There's one unanswered question though… Why does the unstyled list look different to the custom-bulleted class in my example? Again, it seems to come down to each browser's different internal implementation. If you compare them in different browsers, even the custom bullets vary between browsers. What I have found though, is that you can standardise the appearance of a string list-style-type simply by declaring a font-family on li::marker, a feature that wasn't available to us when this question was originally asked.
So, coming back to the original question, if we want to control the space between the bullet and the li, we can do so by changing the width of the whitespace character, or by adding multiple whitespace characters, using a string-based list-style-type, which has wide browser support. Alternatively, we could define a custom list style with @counter-style, but that is not currently supported by Safari.
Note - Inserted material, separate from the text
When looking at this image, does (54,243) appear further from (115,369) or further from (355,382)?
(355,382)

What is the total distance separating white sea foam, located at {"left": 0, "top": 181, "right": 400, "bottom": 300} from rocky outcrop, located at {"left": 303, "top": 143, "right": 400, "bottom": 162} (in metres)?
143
Unicode offers us a wide range of whitespace characters to choose from. Here's a list that uses an Em Space (U+2003):
ul {
list-style-type: "•\002003";
}
<ul>
<li>I like big gaps and I cannot lie</li>
<li>You other brothers can't deny</li>
</ul>
I know this approach is not the first one that springs to mind. We've been so used to aligning things with margins, padding and indents that we tend to reach for those tools every time. But in many ways, the browser's way makes sense. What could be simpler than indenting the whole list with a single padding declaration on the ul, and letting the bullet take care of itself? (Maybe one day, the li::marker pseudo-element will support padding, for those who reckon they need even more fine-grained control. I won't be holding my breath though.)